Fragmento proporcionado:
==========

Por ANTONIO REDAL DE MARÍA (*)
La semana pasada, Olipremium se hacía eco de una noticia que ningún medio importante, más allá de la especialización, dejó de comentar. Según un estudio reciente, que hace el número enésimo, el consumo de aceite de oliva reduce las posibilidades de contraer cáncer de mama. El índice de reducción incluso puede concretarse, siempre vía científica, y alcanza el 68%.
El estudio, como ya se ha sugerido, viene a sumarse a un poderoso caudal científico que desde hace años insiste en la evidencia del poder saludable del aceite de oliva. Han sido tantas estas investigaciones, y tantas las universidades, pensadores y países que las han emprendido, que no cabe dudar sobre la validez de sus resultados. Ni siquiera parecen razonables esas sospechas que el periodista Michael Pollan, en su magnífico El detective en el supermercado, confiesa tener a la luz de los históricos y vergonzosos acuerdos de intereses entre la ciencia y la industria de los alimentos para poner de moda un producto u otro.
Pero lo que sí debe llamarnos la atención es el porqué de este caudal investigador al servicio de un producto cuyos atributos saludables están más que probados. ¿Todavía es necesario constatar científicamente los beneficios de un virgen extra?
Para responder a esta pregunta hay que remontarse a los duros años de la posguerra española, cuando se produce la irrupción de los aceites de girasol en España. Aunque la complejidad del asunto supera los límites de esta opinión, lo cierto es que esos aceites se convirtieron en paradigma de la esbeltez y la salud alimentaria. La cosa no puede sino provocar risa y llamar al escándalo. En casa del principal productor de aceite de oliva, se favoreció y promocionó el girasol llegado de Estados Unidos. Acuerdos entre países y espurias conveniencias hicieron posible aquel desastre que hoy, a los ojos de un consumidor contemporáneo y con toda la globalización encima, puede parecer insignificante, pero que en la realidad de la posguerra fue nefasto para el sector olivarero y sus posibilidades de expansión comercial.
A menudo se insiste en que los aceites de oliva españoles tienen una calidad por encima de su distribución y de sus posibilidades comerciales, sobre todo si se compara con aceites de otros países entre los que se ha convertido en un tópico citar a Italia. Pero esto no ocurre porque sí. Tampoco es una maldición. Ni una condena irremediable. Tiene sus causas y sabemos sus consecuencias. En la medida que los estudios médicos sirvan para paliarlas, bienvenidos sean. Todo vale si de lo que se trata es de revertir los efectos de una pesada broma de la historia.
(*) Antonio Redal de María es experto en mercados internacionales.

==========

Extracto de datos:
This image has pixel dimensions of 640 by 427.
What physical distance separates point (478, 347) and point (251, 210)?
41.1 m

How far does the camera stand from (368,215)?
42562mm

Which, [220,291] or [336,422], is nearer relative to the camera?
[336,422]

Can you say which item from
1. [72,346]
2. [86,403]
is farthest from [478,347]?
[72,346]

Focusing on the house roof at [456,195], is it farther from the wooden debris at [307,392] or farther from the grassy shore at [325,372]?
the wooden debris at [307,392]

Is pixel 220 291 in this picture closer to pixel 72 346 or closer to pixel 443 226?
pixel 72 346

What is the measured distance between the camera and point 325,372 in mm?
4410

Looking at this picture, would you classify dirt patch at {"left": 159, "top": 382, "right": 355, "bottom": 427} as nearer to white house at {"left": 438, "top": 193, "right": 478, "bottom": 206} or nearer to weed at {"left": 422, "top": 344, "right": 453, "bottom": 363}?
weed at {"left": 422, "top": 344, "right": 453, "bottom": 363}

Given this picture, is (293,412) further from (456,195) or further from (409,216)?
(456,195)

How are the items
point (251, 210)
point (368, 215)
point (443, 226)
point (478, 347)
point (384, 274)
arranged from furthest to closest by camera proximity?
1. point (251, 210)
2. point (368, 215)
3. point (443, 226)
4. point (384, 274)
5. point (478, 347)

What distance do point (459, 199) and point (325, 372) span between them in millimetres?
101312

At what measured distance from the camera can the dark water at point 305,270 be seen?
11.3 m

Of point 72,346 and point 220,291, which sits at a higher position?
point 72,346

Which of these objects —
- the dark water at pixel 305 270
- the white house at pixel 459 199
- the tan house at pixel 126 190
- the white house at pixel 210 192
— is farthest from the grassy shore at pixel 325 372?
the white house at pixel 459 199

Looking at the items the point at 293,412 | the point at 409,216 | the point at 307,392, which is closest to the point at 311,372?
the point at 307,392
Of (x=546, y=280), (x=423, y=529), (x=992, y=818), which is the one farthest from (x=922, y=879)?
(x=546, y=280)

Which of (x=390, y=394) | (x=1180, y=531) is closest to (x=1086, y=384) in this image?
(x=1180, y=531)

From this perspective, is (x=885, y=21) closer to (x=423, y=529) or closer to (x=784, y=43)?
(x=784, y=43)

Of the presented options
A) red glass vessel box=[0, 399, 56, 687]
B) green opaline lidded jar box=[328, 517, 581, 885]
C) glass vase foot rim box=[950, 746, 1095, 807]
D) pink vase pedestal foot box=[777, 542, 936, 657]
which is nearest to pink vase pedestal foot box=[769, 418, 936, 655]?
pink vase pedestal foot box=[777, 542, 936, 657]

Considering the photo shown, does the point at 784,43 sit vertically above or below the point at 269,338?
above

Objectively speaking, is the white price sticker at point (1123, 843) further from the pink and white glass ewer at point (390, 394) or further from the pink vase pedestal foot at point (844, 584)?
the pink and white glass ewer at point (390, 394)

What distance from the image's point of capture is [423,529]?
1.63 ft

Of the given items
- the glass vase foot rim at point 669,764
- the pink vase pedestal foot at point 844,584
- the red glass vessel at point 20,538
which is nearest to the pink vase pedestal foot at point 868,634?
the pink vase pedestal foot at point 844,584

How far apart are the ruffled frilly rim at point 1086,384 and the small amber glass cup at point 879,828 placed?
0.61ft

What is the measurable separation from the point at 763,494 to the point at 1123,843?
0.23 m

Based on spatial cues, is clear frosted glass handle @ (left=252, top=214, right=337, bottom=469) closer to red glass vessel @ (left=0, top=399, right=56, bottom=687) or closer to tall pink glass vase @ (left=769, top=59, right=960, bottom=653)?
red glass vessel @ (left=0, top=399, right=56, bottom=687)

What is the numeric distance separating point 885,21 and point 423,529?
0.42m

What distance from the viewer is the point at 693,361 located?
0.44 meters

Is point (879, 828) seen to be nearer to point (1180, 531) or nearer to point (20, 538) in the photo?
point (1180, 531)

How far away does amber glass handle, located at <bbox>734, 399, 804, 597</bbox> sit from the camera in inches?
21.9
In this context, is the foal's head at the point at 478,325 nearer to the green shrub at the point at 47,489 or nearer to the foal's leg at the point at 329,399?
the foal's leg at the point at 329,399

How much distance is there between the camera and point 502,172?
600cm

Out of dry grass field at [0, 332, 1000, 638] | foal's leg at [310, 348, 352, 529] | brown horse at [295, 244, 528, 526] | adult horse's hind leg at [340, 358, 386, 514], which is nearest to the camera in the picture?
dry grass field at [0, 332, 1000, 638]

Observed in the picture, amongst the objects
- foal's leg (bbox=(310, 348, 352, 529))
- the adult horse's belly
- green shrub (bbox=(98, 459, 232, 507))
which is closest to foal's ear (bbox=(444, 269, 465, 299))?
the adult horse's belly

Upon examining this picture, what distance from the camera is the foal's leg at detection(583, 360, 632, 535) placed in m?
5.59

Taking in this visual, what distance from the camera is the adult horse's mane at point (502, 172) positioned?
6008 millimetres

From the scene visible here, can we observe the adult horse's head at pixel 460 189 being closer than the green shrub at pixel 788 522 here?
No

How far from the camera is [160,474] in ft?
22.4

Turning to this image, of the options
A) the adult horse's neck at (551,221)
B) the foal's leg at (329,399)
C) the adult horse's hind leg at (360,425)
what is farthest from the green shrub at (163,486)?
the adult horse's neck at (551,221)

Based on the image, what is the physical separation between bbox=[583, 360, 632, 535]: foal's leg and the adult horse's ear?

==========

Actividades:
1 - ¿Qué países se nombran en el texto sobre el aceite de oliva? Escríbelos todos.
2 - Copia del texto sobre el aceite de oliva el trozo que va de "Pero lo que" a "un virgen extra?".
3 - Según el texto sobre el aceite de oliva, ¿por qué no cabe dudar de que los resultados de los estudios son válidos?

Respuestas numeradas:
1 - España, Estados Unidos e Italia.

2 -
Pero lo que sí debe llamarnos la atención es el porqué de este caudal investigador al servicio de un producto cuyos atributos saludables están más que probados. ¿Todavía es necesario constatar científicamente los beneficios de un virgen extra?

3 - Porque ha habido muchísimas investigaciones, y muchas universidades, pensadores y países las han hecho.